LA WATCHDOG - Mayor Antonio Villaraigosa and the City Council have gone to great lengths to blame the City’s financial woes on the substantial decline in the General Fund’s tax and fee revenues. This has resulted in substantial operating deficits that have been overcome year after year by the “bold and creative leadership” of the Mayor and the City Council.
These “solutions” have resulted in a substantially lower level of service to Angelenos as 5,000 civilian employees have been removed from the General Fund payroll, resulting in a level of civilian employees not seen since the Mayor Bradley era (1973 to 1993).
The “solutions” have also been very costly.
Under the Early Retirement Incentive Program (the E-RIP), 2,400 senior employees were offered $355 million of increased retirement benefits. This amounts to $150,000 for each early retiree and does not include cash payments averaging $15,000 for unused vacation and sick days.
The E-RIP will require the General Fund to fork over $600 million over the next 15 years, about 40% to 45% of which will be financed by City employees through a voluntary 1% contribution of their wages.

> [Extracted information]:

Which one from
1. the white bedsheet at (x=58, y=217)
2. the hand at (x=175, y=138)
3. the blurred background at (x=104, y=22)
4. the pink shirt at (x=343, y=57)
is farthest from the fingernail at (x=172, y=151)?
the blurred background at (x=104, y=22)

> [Set exercise 1]:
Reproduce the part of the Los Angeles budget passage that opens with the words containing "LA WATCHDOG - Mayor" and closes with "been very costly.".
> [Set exercise 2]:
Extend the Los Angeles budget passage, picking up after its final sentence.
The listing has no connection to the Los Angeles budget passage.

> [Right answer 1]:
LA WATCHDOG - Mayor Antonio Villaraigosa and the City Council have gone to great lengths to blame the City’s financial woes on the substantial decline in the General Fund’s tax and fee revenues. This has resulted in substantial operating deficits that have been overcome year after year by the “bold and creative leadership” of the Mayor and the City Council.
These “solutions” have resulted in a substantially lower level of service to Angelenos as 5,000 civilian employees have been removed from the General Fund payroll, resulting in a level of civilian employees not seen since the Mayor Bradley era (1973 to 1993).
The “solutions” have also been very costly.

> [Right answer 2]:
Another 1,600 employees, along with their unfunded pension liabilities of almost $200 million, were dumped on our Department of Water and Power, while additional surplus workers were transferred to the other two proprietary departments, the Port of Los Angeles and Los Angeles World Airports, and to other special revenue departments.
Overall, there have been less than 500 layoffs.
However, there is a minor problem with the tale of declining revenues that City Hall is spinning: the facts.
This year’s General Fund revenues are budgeted to be almost $850 million higher than 2005, the year Antonio Villaraigosa was elected mayor. This 23% increase has resulted in record revenues of almost $4.5 billion, exceeding the previous high in 2009 by almost $125 million.
Furthermore, there has been only one year when revenues declined, in 2009 when they dipped by $132 million, or 3%.
Rather, the City’s financial crisis has been caused by the massive increase in salaries, benefits, and pension contributions of at least $1.3 billion since 2005, outstripping the increase in revenues by over $450 million.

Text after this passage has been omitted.